A study by Dr. Scolz concluded:” Finasteride doubles the duration of ADT3. AIPC was not increased by finasteride after almost 9 years of observation”.
Dr. William Fair studied the use of Proscar in treating stage D PCa and concluded that a decrease in serum PSA in the finasteride treatment group suggests that finasteride exerts a minor effect in patients with prostate cancer. This effect does not approach that seen with medical or surgical castration, but it is important because finasteride's lack of toxicity.

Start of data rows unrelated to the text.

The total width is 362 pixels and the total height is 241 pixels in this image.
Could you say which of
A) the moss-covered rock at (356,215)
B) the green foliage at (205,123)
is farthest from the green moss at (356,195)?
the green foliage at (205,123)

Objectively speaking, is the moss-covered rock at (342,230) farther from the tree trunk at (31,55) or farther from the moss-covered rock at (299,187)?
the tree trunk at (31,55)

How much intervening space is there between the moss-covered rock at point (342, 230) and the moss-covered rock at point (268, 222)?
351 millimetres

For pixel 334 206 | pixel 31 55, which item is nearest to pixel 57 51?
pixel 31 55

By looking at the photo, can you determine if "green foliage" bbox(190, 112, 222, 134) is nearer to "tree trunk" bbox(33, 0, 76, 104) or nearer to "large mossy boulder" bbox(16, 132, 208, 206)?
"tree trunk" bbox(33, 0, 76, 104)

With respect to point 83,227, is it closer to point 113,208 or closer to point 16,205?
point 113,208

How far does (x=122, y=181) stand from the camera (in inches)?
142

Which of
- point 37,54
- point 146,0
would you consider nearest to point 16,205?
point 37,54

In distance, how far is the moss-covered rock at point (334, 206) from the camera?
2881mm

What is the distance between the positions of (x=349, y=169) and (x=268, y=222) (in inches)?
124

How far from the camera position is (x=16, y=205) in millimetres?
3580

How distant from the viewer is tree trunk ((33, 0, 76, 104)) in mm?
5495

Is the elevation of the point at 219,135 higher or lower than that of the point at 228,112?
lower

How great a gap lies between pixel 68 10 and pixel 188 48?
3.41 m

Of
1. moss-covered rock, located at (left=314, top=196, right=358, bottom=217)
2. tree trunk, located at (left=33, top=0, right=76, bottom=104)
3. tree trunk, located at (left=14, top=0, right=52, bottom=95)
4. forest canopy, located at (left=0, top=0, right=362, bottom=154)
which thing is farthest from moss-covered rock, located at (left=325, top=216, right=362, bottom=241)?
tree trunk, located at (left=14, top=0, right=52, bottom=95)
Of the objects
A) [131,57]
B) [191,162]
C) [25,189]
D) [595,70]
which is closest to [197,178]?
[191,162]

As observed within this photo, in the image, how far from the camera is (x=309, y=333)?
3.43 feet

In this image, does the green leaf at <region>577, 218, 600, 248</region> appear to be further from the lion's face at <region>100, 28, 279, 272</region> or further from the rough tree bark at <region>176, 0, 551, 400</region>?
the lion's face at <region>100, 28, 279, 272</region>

JE Damber and coworkers in Sweden showed that finasteride treatment decreases VEGF expression in the human prostate. Vascular endothelial growth factor (VEGF) is a potent regulatory factor of angiogenesis in human prostate tissue. Also Wang and coworkers at New York University demonstrated that the level of androgen receptor was dramatically decreased in the cells treated with finasteride.
In a recent prevention trial, Proscar reduced the incidence of PCa by 25%. It has been estimated that the use of Proscar would have a significant impact in PCa mortality. See reference by Thomsom I et al, below:
Fair WR et al.Multicenter, randomized, double-blind, placebo controlled study to investigate the effect of finasteride (MK-906) on stage D prostate cancer. J Urol 1992 Oct;148(4):1201-4
Damber JE et al. Effects of finasteride on vascular endothelial growth factor. Scand J Urol Nephrol 2002;36(3):182-7
Bruchovsky N et al Intermittent androgen suppression for prostate cancer: Canadian Prospective Trial and related observations. Mol Urol 2000 Fall;4(3):191-9;discussion 201
Wang LG et al Down-regulation of prostate-specific antigen expression by finasteride through inhibition of complex formation between androgen receptor and steroid receptor-binding consensus in the promoter of the PSA gene in LNCaP cells. Cancer Res 1997 Feb 15;57(4):714-9
Thompson IM Jr, LeBlanc M, Crowley JJ, Goodman PJ, Ford LG, Unger JM Coltman CA Jr. Estimated impact of the Prostate Cancer Prevention Trial on population mortality. Cancer. 2005 Apr 1;103(7):1375-80.
Scholz MC, Jennrich RI, Strum SB, Johnson HJ, Guess BW, Lam RY. Intermittent use of testosterone inactivating pharmaceuticals using finasteride prolongs the time off period. J Urol. 2006 May;175(5):1673-8. PubMed PMID: 16600727.
There is no question that these 5-AR inhibitors have a place in androgen deprivation. Dr. Klotz supports their use with active surveillance.